Stop using pickle already. Seriously, stop it! — mina86.com
mina86.com

It is common knowledge that pickle is a serious security risk. And yet, vulnerabilities involving that serialisation format keep happening. In the article I shortly describe the issue and appeal to people to stop using pickle.

  • mina86@lemmy.wtfOPEnglish
    2·
    14 days ago

    Writing software carries a non-zero risk. If compiling was part of building the package rather than manually committed to the repository, things would work. And that would make the design have no essential binary blob.

    • logging_strict
      1·
      11 days ago

      project cost = sigma(1...n)(risk likelihood of occurring * risk cost), but we aren’t discussing every possible risk. Only the one risk.

      The risk of having to:

      • for the app to work, requires compiled components
      • having to be familiar with setup.py.
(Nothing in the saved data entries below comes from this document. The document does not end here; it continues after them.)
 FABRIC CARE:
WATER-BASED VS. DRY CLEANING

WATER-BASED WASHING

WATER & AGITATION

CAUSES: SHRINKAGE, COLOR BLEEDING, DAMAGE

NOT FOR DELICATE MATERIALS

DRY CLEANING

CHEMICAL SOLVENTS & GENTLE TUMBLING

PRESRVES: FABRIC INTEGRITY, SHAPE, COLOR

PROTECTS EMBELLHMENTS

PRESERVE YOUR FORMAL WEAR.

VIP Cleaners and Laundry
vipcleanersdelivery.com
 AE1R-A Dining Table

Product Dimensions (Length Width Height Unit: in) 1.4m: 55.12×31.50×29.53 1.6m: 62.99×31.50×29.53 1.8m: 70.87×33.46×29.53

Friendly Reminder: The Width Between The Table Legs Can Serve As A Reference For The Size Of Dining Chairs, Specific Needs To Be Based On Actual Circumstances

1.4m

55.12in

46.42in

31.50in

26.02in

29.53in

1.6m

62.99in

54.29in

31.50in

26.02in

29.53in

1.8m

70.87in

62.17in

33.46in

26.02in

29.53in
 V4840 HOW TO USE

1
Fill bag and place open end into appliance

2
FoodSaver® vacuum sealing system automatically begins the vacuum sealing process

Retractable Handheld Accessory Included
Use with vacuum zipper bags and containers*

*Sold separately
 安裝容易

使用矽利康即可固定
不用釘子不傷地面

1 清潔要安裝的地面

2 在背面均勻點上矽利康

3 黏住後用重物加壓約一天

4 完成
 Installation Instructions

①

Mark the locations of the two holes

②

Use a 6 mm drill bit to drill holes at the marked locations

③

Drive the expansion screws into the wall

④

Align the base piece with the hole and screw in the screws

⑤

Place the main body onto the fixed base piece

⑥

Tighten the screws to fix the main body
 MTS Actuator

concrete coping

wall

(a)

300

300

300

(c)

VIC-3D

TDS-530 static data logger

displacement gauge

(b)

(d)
This is referred to as the sewer, which is what is targeted by hackers e.g. xv
      • maintainers who come later being familiar and can maintain packages that incorporate other languages e.g. C or rust
      • possibly neglecting to perform the compile (but lets ignore this)
      • compiler runs a binary written and maintained by the spy agency Google

      or

      Just not doing that

      The only justification for going with protoc, over other methods, could only come down to data serialization speed. But in that case, wouldn’t a rust solution be: not only as fast, but also much safer.